Ein Beispiel dafür ist das TQ-Programm der Wifa-Gruppe in Koblenz im Bereich Büromanagement. Von ursprünglich 38 Interessenten starteten schließlich 16 Erwachsene mit Migrationshintergrund die Qualifizierung. Alle brachten berufliche Erfahrungen aus ihren Heimatländern mit, doch fehlende Nachweise erschwerten den Einstieg in den deutschen Arbeitsmarkt.
Für Tetiana Moisieieva war die Teilqualifikation ein beruflicher Wendepunkt, heute arbeitet sie festangestellt bei Sportorthopädie Rosenbach. Ihre Beraterin beim Jobcenter Koblenz hatte sie auf die Möglichkeit einer Teilqualifizierung hingewiesen. Diesen Weg würde sie auch anderen Menschen aus der Ukraine empfehlen: „Viele von uns bringen eine gute Bildung und umfassende Berufserfahrung mit. Doch in einem anderen Land ist vieles anders. Teilqualifikationen helfen dabei, neues Wissen zu erwerben und beruflich Fuß zu fassen.“ Natürlich gab es auch Herausforderungen, die sie erst meistern musste: „Als ich aus der Ukraine nach Deutschland gezogen bin, musste ich die neue Sprache lernen und mich an eine neue Kultur anpassen. Es war schwierig, mit Menschen aus verschiedenen Nationen zu kommunizieren, ohne Sprachkenntnisse kann man nichts erreichen. Es war nicht beängstigend für mich – aber es war schwer. Angst, das ist der Krieg, der einen verfolgt, auch hier, 2.000 Kilometer von der Heimat entfernt.“
Für Tetiana Moisieieva ist die Sprache der Schlüssel: „Ich denke, man sollte ständig lernen und neue Ziele verfolgen. Ohne Wissen gibt es keine Entwicklung.
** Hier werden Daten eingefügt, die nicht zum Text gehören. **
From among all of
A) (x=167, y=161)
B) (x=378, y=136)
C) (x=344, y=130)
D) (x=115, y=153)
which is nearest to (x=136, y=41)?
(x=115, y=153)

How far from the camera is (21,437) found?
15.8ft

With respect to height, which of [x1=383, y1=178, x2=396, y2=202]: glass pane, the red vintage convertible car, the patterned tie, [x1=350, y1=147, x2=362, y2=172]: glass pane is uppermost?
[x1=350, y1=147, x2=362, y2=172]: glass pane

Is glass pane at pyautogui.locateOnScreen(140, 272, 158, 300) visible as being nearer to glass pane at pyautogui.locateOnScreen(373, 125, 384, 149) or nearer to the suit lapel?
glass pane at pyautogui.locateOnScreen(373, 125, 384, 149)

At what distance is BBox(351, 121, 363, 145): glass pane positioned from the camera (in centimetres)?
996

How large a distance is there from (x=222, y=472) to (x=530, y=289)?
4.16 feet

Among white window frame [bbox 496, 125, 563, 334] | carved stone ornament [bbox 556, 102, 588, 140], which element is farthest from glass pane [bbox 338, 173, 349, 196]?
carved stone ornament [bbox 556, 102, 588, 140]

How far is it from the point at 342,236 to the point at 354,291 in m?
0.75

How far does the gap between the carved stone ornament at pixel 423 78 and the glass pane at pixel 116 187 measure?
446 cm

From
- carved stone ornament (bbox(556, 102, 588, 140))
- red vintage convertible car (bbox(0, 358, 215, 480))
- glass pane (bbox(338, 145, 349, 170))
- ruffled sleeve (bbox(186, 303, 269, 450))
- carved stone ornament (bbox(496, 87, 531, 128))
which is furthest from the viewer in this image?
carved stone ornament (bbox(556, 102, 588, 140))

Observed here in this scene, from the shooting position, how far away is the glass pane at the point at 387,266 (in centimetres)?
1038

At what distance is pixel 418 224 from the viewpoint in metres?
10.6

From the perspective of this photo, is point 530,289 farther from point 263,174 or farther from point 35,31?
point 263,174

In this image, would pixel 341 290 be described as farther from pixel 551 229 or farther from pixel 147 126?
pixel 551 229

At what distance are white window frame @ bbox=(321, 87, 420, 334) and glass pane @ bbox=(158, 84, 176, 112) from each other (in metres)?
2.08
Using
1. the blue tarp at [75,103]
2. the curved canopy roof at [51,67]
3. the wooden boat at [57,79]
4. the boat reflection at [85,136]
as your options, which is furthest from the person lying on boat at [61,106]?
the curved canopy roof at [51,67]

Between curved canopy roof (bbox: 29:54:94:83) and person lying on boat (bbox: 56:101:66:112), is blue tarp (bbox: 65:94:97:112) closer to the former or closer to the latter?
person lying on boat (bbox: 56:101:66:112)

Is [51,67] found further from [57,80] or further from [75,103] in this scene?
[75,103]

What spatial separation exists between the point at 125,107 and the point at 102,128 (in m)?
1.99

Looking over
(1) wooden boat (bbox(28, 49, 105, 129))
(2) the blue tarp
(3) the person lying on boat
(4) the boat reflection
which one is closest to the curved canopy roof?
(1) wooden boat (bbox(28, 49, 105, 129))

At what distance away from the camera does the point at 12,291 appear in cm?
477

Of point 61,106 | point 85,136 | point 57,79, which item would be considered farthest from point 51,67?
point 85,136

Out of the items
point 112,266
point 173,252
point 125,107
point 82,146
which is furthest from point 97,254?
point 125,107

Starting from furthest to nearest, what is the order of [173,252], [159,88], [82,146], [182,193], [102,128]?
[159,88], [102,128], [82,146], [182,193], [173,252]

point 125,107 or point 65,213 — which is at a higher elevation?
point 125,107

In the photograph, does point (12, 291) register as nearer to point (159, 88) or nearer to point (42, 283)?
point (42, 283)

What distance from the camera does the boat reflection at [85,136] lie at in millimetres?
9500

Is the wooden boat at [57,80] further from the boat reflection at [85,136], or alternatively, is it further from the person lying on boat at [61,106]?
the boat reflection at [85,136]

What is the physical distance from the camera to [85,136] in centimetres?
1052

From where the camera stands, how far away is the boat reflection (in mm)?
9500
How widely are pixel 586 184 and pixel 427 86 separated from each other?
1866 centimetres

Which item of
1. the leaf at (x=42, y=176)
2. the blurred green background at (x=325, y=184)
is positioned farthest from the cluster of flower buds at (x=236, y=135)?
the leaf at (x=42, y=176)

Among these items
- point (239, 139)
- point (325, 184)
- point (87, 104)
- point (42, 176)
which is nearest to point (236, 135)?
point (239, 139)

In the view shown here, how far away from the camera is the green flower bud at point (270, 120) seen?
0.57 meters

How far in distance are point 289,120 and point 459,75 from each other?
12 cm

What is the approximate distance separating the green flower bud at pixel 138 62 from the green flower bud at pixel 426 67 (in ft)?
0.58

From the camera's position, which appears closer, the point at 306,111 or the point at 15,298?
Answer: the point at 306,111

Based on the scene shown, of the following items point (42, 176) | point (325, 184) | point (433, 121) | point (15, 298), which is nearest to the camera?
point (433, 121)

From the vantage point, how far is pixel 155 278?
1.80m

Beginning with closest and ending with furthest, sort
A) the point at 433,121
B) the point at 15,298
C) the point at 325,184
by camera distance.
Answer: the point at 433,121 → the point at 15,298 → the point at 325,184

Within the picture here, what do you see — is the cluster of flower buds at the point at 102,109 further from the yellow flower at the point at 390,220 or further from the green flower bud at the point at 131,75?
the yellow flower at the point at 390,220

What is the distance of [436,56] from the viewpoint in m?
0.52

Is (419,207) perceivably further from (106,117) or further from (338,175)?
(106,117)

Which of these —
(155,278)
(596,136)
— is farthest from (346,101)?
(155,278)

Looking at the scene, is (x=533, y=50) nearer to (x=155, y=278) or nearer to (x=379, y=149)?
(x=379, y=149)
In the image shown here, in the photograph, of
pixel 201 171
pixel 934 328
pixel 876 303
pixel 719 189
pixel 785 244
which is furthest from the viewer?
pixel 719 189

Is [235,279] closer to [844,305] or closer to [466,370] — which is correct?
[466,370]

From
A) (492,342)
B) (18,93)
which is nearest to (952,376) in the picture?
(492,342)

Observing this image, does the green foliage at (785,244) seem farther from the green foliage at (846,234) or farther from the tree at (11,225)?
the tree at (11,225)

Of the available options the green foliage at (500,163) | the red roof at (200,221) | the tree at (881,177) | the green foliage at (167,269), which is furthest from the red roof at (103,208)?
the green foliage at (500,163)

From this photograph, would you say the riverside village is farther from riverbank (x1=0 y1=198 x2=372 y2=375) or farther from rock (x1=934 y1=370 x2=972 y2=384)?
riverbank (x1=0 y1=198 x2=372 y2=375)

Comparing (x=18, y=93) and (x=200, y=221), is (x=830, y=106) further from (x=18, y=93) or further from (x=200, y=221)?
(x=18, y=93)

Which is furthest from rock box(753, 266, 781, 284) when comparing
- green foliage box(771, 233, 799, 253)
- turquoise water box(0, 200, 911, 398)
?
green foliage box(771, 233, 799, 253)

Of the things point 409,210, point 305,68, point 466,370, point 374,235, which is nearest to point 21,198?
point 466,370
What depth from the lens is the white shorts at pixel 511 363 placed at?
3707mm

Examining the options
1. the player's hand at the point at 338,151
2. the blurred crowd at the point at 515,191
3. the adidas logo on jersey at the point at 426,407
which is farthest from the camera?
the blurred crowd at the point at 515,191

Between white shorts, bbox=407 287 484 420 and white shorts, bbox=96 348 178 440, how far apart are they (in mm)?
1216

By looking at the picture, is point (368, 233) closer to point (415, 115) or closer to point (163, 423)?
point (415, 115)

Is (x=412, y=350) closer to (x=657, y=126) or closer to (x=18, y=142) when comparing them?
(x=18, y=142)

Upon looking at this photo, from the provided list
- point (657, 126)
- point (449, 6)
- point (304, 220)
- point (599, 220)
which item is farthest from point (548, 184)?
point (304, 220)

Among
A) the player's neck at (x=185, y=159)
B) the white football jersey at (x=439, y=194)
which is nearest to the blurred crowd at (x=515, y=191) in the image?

Mein Hauptziel ist es, Deutsch zu lernen, um mich frei verständigen zu können – aber auch im Bereich Marketing möchte ich mich weiterbilden.“
Auch für Sümeyra Ablak war der Spracherwerb eine große Herausforderung: “Die Fachbegriffe auf Deutsch und die berufsspezifischen Ausdrücke zu lernen, war anfangs ziemlich schwierig. Aber durch kontinuierliches Lernen und die Unterstützung meiner Kollegen habe ich auch das erfolgreich gemeistert.“ Nach dem Abschluss ihrer Teilqualifikation fand sie eine Festanstellung als Fachassistentin Leistungsgewährung SGB II im Jobcenter Rhein-Hunsrück: „Für Menschen mit internationaler Ausbildung bietet dieses TQ-Programm eine große Chance für die berufliche Entwicklung. Das Programm, das theoretisches Wissen mit praktischen Anwendungen kombiniert, erleichtert die Anpassung an die Arbeitswelt und unterstützt die Integration in den Arbeitsmarkt.“ Ihre Kenntnisse will sie auch zukünftig weiter vertiefen: „Mein Ziel ist es, mein Wissen an das deutsche Management- und Organisationssystem anzupassen. Ich plane, weitere Fortbildungen und Zertifikate zu erwerben und langfristig mehr Verantwortung zu übernehmen, um meine berufliche Entwicklung fortzusetzen.“ Für ihren neuen Arbeitgeber Frank Retzler, stellvertretender Geschäftsführer des Jobcenters Rhein-Hunsrück, so: „Wir empfehlen, immer offen zu sein für Bewerberinnen und Bewerber mit Migrationshintergrund und Teilqualifikation. Wir haben gute Erfahrungen gemacht.“
Wie wirksam Teilqualifikationen sind, zeigen auch die Zahlen: Nur drei Monate nach Abschluss der Maßnahme haben bereits 40 % der Absolventen eine feste Anstellung oder vielversprechende Vorstellungsgespräche.
„Ein offener Blick auf Potenziale lohnt sich“
Interview mit Anja Debernitz, Sporthopädie Rosenbach
Anja Debernitz, Sportorthopädie Rosenbach
Frau Debernitz, was hat Sie dazu bewogen, Frau Moisieieva einzustellen?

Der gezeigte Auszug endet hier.